The other is to explain the science of what goes on with anxiety. We The Anxious are bad with decisions. But explain to those around us that this is because the decision-making part of the brain is intertwined with the part that controls anxiety, and that when we’re anxious, it shuts down the decision abilities, and that when we have to make too many decisions, it can see us freak out…again a penny drops. (The actual detailed science is in my book if you want to refer to more specifics!). Friends now know that if I stall or frazzle when making dinner plans they need to just make the call – we’ll meet at the Indian place on the corner at 7pm! Bam! The very act of giving those around you a reason for things, as well as an easy path through it, they’re grateful. And then they “get it” a bit more.

The workplace is trickier. I have to confess that in the writing of the book, I experienced some compromising reactions from staff who were working for me at the time. And from some family members who struggled to recast what they thought they knew of me. And I honestly don’t have a simple answer for how to traverse this, other than to share what I personally did. 

First, I decided that I had to take responsibility for my condition. In First, We Make the Beast Beautiful, I write that having an anxiety disorder is like being charged with carrying a shallow bowl of water around with you for the rest of my life. We have to put in place stabilizing strategies (meditation, good food, therapy etc) so that we don’t get wobbly and slosh the water all over every one. We must rise to this! It’s a responsibility! (And such a call to action that goes beyond ourselves tends to appeal to A-type anxious folk, right!?)

Over time, those around us start to respect us when we discuss our anxiety. They see we are working on it and doing our best. It also lessens the burden our loved ones or colleagues might sometimes feel around our “stuff”.

The other thing, which is kind of self-serving…I found my book helped. People around me eventually read it, or bits of it, and came to understand whyanxiety exists, and how it plays out in history, science, culture, art, our evolution.

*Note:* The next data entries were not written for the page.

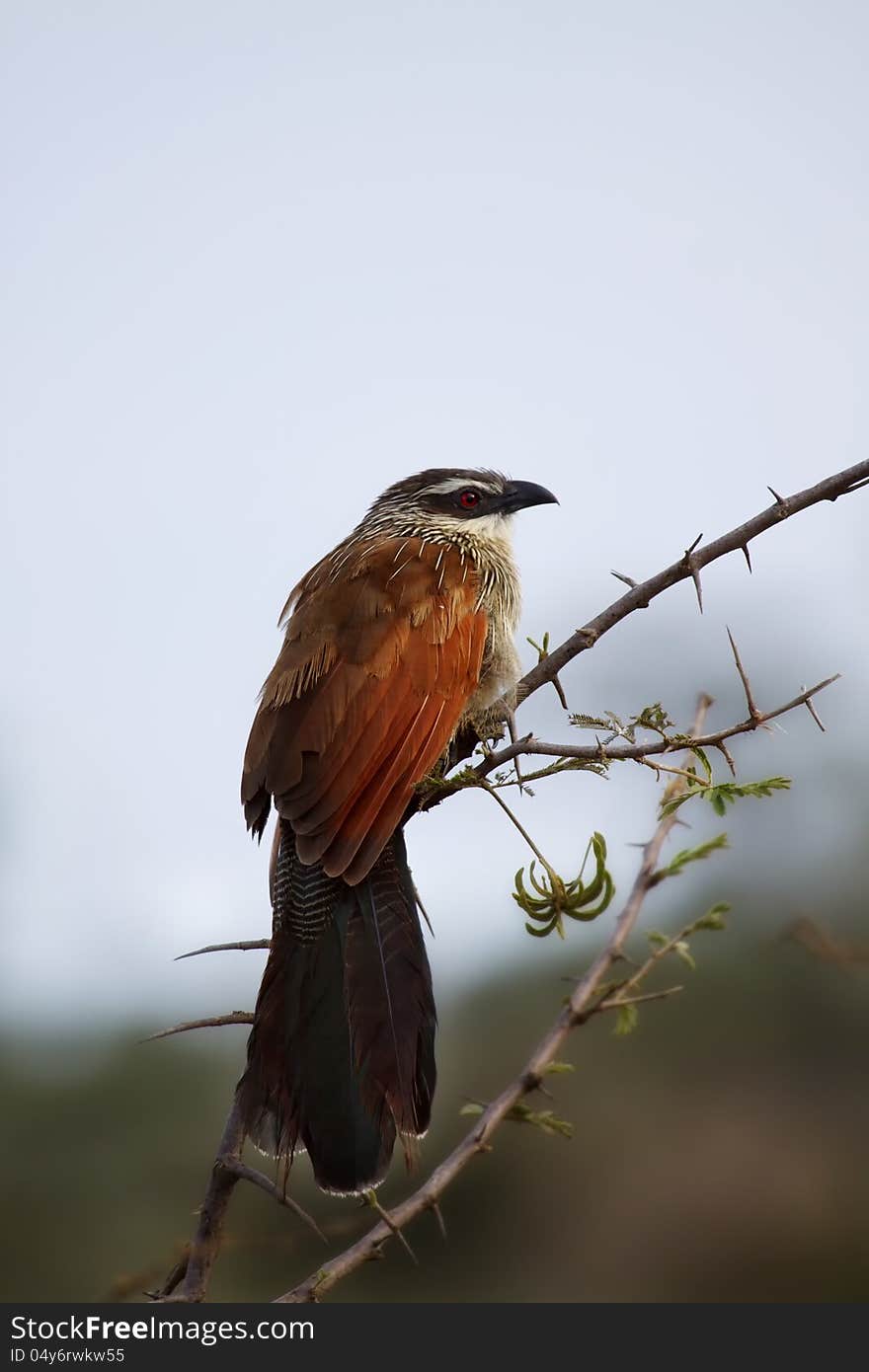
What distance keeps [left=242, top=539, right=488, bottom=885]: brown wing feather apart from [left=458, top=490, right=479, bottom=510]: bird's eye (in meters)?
0.58

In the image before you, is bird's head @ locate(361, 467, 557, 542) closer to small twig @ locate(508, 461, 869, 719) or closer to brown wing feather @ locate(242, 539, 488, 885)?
brown wing feather @ locate(242, 539, 488, 885)

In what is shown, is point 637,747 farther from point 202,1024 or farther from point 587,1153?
point 587,1153

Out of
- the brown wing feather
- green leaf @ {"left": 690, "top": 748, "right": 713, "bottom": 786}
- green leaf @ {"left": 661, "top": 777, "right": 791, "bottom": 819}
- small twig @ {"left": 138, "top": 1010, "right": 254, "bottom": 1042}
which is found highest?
the brown wing feather

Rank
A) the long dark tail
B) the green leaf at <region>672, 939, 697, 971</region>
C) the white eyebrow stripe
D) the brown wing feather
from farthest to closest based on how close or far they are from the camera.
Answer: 1. the white eyebrow stripe
2. the brown wing feather
3. the long dark tail
4. the green leaf at <region>672, 939, 697, 971</region>

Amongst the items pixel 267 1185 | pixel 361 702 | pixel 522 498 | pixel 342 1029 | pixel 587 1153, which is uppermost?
pixel 522 498

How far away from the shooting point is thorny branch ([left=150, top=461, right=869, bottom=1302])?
1.75 metres

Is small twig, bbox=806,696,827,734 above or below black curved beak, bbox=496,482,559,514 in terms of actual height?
below

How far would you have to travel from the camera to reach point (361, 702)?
288cm

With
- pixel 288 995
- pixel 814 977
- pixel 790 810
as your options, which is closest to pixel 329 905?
pixel 288 995

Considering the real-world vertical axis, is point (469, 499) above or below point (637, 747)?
above

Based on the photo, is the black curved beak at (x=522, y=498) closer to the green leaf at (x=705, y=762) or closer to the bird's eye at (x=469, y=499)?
the bird's eye at (x=469, y=499)

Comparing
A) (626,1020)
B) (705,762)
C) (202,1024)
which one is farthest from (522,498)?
(626,1020)

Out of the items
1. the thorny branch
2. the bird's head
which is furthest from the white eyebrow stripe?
the thorny branch

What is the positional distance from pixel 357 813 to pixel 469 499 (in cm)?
142
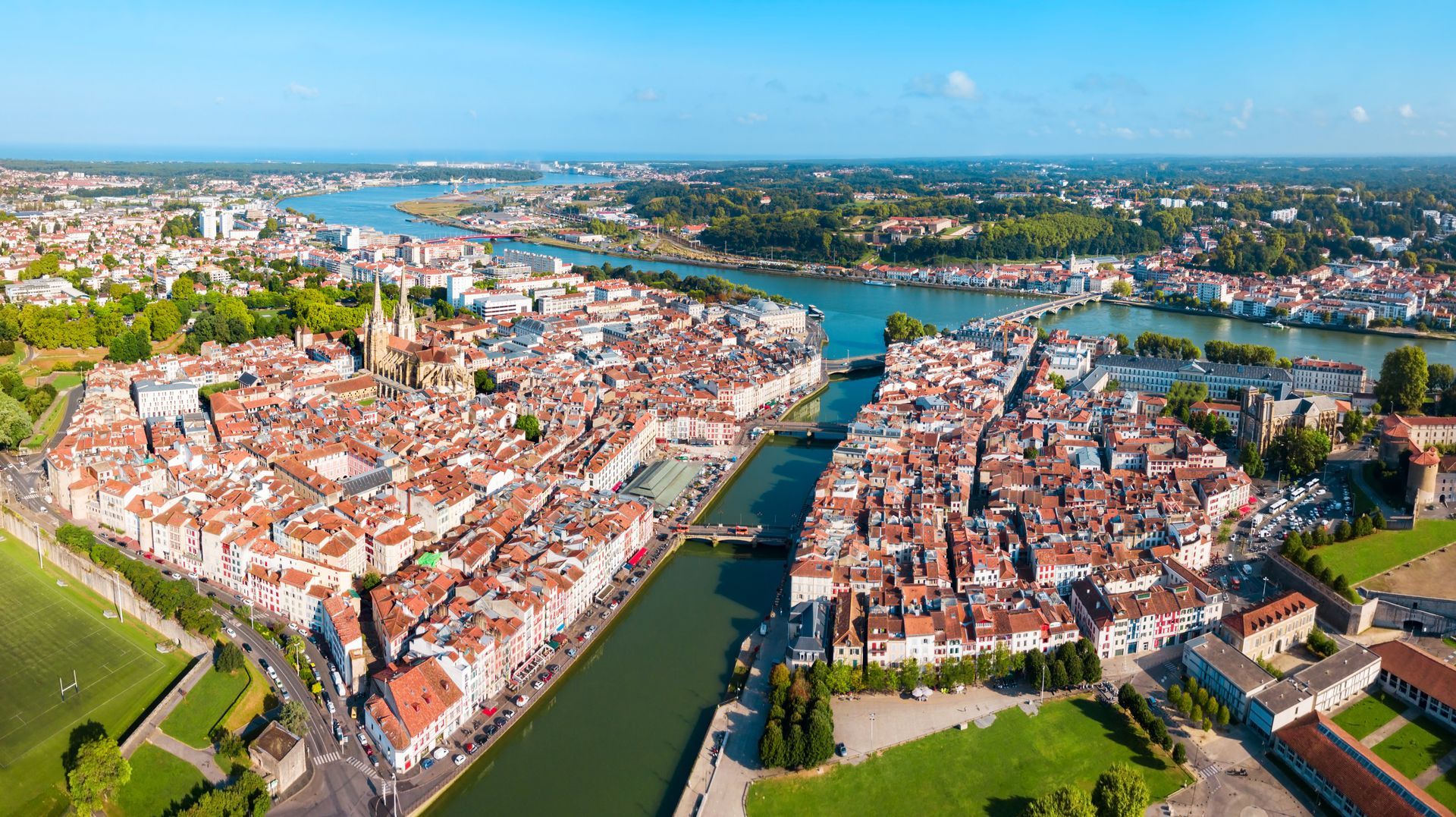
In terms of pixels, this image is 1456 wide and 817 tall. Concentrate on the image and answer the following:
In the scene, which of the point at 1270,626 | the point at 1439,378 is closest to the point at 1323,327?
the point at 1439,378

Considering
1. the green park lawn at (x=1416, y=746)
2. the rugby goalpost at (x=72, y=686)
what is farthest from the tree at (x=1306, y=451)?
the rugby goalpost at (x=72, y=686)

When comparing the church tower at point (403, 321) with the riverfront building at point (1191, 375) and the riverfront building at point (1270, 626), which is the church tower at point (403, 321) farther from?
the riverfront building at point (1270, 626)

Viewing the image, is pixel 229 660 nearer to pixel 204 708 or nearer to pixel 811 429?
pixel 204 708

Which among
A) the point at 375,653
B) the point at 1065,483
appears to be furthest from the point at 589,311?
the point at 375,653

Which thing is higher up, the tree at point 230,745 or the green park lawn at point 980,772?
the tree at point 230,745

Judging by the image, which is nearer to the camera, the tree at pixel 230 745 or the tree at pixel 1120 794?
the tree at pixel 1120 794

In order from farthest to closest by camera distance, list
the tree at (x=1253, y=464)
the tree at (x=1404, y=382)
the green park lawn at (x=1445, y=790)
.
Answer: the tree at (x=1404, y=382) < the tree at (x=1253, y=464) < the green park lawn at (x=1445, y=790)
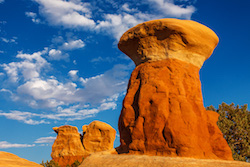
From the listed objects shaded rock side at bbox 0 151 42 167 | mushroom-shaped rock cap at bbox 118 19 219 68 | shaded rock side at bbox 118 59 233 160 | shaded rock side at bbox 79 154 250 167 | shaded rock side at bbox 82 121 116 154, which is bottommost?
shaded rock side at bbox 79 154 250 167

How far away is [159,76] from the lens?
1224cm

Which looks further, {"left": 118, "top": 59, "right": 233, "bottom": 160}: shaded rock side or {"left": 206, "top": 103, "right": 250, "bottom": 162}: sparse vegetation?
{"left": 206, "top": 103, "right": 250, "bottom": 162}: sparse vegetation

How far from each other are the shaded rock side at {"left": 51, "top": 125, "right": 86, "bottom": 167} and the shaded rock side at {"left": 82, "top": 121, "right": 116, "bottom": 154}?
42.8 inches

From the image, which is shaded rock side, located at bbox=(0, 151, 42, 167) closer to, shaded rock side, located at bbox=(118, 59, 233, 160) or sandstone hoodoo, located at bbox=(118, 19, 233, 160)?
A: shaded rock side, located at bbox=(118, 59, 233, 160)

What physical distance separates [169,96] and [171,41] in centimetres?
277

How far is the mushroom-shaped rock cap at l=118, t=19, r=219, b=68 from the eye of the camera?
12650mm

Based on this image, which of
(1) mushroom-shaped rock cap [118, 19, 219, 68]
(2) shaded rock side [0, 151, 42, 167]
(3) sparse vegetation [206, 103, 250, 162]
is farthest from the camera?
(3) sparse vegetation [206, 103, 250, 162]

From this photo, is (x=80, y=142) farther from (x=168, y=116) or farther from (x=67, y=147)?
(x=168, y=116)

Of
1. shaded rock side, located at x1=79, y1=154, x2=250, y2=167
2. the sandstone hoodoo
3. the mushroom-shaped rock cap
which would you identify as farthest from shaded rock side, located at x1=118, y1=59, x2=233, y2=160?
shaded rock side, located at x1=79, y1=154, x2=250, y2=167

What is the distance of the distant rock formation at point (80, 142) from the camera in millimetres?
38344

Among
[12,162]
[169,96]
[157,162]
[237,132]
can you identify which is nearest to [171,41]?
[169,96]

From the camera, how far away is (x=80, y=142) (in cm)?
3991

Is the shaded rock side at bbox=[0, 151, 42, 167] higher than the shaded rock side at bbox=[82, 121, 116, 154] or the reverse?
the reverse

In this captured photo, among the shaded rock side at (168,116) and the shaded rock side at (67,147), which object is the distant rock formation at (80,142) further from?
the shaded rock side at (168,116)
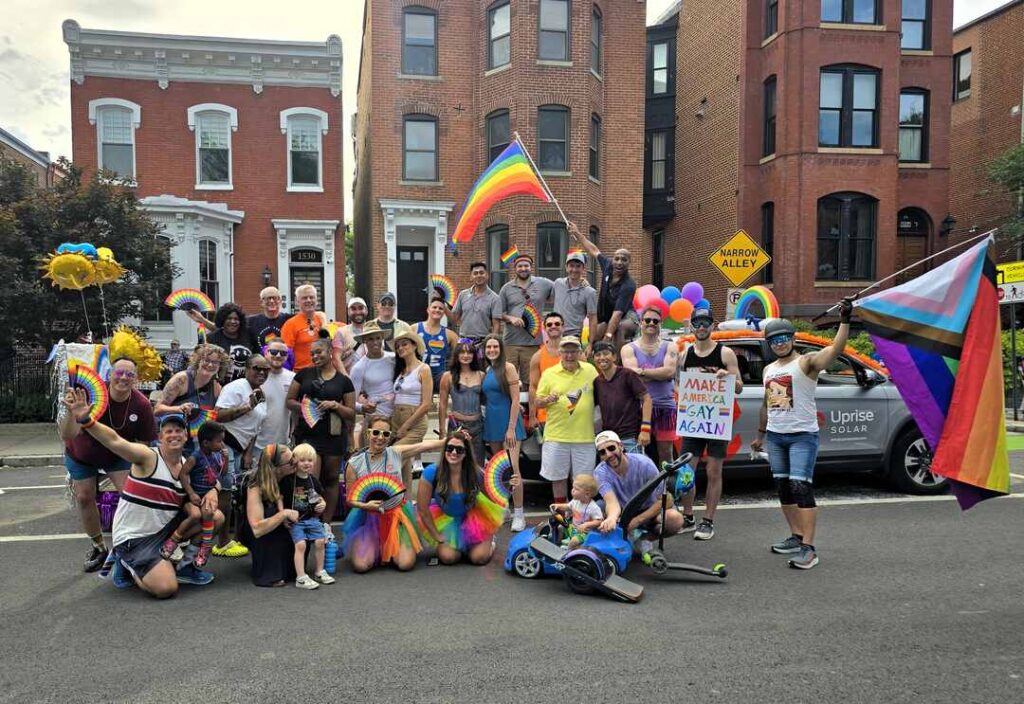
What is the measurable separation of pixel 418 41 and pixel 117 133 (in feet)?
27.6

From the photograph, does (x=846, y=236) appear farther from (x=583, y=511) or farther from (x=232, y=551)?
(x=232, y=551)

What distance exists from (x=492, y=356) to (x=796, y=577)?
2968 mm

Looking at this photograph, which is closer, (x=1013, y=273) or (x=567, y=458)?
(x=567, y=458)

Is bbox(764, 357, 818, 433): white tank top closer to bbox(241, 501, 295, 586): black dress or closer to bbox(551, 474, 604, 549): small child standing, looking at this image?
bbox(551, 474, 604, 549): small child standing

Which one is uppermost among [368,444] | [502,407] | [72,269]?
[72,269]

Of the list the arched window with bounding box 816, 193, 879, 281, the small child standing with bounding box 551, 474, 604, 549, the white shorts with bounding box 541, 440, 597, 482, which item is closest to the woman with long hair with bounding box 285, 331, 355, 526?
the white shorts with bounding box 541, 440, 597, 482

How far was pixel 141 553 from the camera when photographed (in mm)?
4855

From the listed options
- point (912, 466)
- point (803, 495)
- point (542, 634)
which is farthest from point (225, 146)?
point (542, 634)

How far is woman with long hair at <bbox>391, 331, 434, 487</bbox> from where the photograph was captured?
255 inches

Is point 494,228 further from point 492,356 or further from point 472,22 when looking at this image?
point 492,356

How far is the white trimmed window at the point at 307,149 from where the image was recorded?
19.5m

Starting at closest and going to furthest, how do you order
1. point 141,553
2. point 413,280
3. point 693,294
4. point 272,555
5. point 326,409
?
1. point 141,553
2. point 272,555
3. point 326,409
4. point 693,294
5. point 413,280

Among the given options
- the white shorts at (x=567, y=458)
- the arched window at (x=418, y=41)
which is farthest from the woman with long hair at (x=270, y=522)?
the arched window at (x=418, y=41)

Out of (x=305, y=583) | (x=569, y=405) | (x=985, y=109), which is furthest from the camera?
(x=985, y=109)
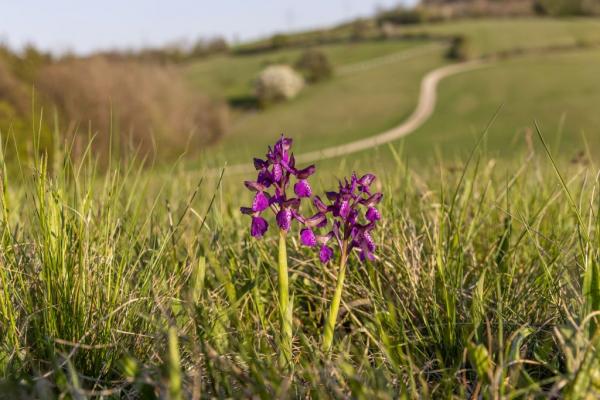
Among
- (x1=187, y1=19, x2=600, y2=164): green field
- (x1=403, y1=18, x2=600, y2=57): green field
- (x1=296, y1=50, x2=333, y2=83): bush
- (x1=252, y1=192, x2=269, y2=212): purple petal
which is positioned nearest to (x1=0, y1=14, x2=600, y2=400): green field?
(x1=252, y1=192, x2=269, y2=212): purple petal

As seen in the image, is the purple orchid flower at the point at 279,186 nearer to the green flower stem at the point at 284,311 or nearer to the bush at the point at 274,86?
the green flower stem at the point at 284,311

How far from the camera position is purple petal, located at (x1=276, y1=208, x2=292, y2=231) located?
1.65m

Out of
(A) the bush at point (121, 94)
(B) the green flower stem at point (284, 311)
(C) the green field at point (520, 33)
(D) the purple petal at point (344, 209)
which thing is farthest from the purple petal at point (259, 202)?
(C) the green field at point (520, 33)

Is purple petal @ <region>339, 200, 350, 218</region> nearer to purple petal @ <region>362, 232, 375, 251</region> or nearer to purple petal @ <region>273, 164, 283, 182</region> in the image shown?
purple petal @ <region>362, 232, 375, 251</region>

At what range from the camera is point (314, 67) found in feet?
171

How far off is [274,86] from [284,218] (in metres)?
46.6

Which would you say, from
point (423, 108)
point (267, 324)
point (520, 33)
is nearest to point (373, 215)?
point (267, 324)

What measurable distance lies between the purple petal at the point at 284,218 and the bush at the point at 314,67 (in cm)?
5134

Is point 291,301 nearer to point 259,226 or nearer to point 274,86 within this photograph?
point 259,226

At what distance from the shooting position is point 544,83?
129 feet

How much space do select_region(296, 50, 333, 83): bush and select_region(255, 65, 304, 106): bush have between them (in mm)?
3877

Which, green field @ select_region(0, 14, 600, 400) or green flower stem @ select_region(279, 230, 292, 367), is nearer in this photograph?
green field @ select_region(0, 14, 600, 400)

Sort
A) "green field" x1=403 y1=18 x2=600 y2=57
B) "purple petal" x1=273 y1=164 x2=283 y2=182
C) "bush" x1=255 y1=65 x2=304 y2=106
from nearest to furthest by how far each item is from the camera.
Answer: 1. "purple petal" x1=273 y1=164 x2=283 y2=182
2. "bush" x1=255 y1=65 x2=304 y2=106
3. "green field" x1=403 y1=18 x2=600 y2=57

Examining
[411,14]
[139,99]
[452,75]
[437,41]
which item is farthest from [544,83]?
[411,14]
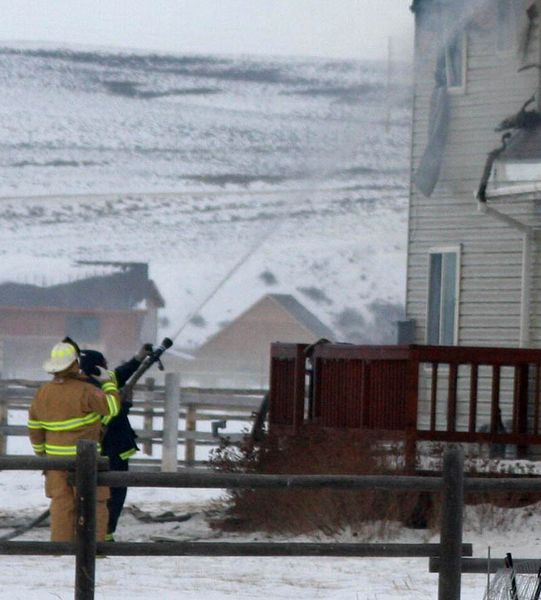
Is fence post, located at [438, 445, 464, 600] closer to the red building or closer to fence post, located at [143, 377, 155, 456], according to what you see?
fence post, located at [143, 377, 155, 456]

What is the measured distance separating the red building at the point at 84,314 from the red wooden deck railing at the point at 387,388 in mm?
77825

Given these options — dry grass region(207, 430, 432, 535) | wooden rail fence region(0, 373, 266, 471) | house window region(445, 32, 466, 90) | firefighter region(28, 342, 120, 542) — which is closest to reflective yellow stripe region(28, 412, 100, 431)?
firefighter region(28, 342, 120, 542)

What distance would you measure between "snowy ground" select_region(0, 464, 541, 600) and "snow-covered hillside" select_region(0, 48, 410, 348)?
10156 cm

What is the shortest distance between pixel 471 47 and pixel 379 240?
11550 cm

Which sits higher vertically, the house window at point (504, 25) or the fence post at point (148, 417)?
the house window at point (504, 25)

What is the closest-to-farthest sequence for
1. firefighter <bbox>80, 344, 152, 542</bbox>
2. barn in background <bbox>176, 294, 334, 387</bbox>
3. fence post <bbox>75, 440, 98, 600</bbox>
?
fence post <bbox>75, 440, 98, 600</bbox>, firefighter <bbox>80, 344, 152, 542</bbox>, barn in background <bbox>176, 294, 334, 387</bbox>

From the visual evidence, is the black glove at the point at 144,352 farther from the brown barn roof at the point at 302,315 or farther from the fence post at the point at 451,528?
the brown barn roof at the point at 302,315

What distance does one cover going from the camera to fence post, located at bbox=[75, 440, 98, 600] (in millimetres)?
8695

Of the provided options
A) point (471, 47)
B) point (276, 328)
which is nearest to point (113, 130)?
point (276, 328)

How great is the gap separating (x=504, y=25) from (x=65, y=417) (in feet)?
36.3

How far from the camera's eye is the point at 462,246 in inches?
825

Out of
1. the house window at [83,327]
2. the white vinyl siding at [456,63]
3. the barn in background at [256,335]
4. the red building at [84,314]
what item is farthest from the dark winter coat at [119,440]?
the house window at [83,327]

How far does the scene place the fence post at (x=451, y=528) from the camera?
28.9 feet

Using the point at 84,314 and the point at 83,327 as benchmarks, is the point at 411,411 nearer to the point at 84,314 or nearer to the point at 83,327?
the point at 83,327
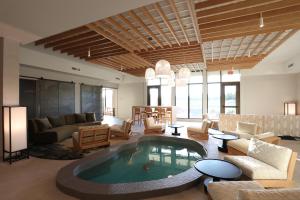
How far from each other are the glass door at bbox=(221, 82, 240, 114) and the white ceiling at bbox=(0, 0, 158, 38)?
9211mm

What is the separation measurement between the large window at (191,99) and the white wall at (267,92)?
255 cm

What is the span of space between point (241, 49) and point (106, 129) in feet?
18.5

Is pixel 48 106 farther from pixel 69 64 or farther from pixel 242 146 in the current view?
pixel 242 146

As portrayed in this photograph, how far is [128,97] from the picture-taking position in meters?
12.7

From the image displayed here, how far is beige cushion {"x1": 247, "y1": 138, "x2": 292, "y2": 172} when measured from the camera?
269 cm

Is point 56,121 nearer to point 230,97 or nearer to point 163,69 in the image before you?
point 163,69

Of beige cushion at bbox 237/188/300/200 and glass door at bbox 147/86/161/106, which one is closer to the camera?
beige cushion at bbox 237/188/300/200

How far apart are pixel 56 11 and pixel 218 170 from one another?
12.6ft

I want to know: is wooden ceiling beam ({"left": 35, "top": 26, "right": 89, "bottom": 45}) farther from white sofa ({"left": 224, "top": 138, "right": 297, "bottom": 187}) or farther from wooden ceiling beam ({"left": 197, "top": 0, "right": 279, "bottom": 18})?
white sofa ({"left": 224, "top": 138, "right": 297, "bottom": 187})

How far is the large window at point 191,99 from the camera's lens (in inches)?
437

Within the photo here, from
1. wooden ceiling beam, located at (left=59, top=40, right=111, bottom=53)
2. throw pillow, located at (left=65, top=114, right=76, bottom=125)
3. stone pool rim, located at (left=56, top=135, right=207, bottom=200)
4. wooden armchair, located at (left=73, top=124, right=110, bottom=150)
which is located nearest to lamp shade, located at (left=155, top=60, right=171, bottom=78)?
wooden ceiling beam, located at (left=59, top=40, right=111, bottom=53)

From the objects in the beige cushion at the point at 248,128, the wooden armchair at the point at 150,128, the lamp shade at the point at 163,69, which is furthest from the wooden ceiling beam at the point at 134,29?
the beige cushion at the point at 248,128

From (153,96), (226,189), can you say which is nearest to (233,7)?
(226,189)

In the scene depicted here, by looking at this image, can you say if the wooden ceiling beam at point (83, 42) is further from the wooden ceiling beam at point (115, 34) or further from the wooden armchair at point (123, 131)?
the wooden armchair at point (123, 131)
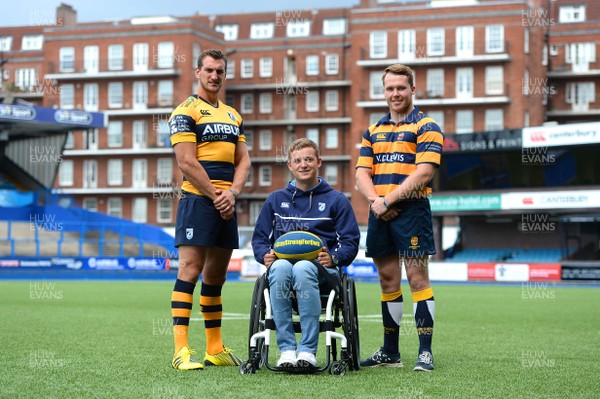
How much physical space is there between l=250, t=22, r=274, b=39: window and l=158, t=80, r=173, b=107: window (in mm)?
12987

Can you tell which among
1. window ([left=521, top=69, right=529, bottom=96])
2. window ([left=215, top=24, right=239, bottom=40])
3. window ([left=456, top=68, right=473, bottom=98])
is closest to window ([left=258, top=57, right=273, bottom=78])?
window ([left=215, top=24, right=239, bottom=40])

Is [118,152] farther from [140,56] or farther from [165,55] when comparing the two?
[165,55]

It all started to make a bit more sense. Some of the most resistant people in my life have, in the year since the book came out, reached out to me to say they’re now working on their own anxiety. I’m told that the fact I recast anxiety as a “beautiful thing” rather than just a burden has helped them come around.

As I say, there is no straightforward answer. But I will proffer this as a final salve…the lack of straightforwardness, the clusterfuck that we all have to traverse when trying to get those around us to “get it” is also a beautiful and very necessary part of our journey!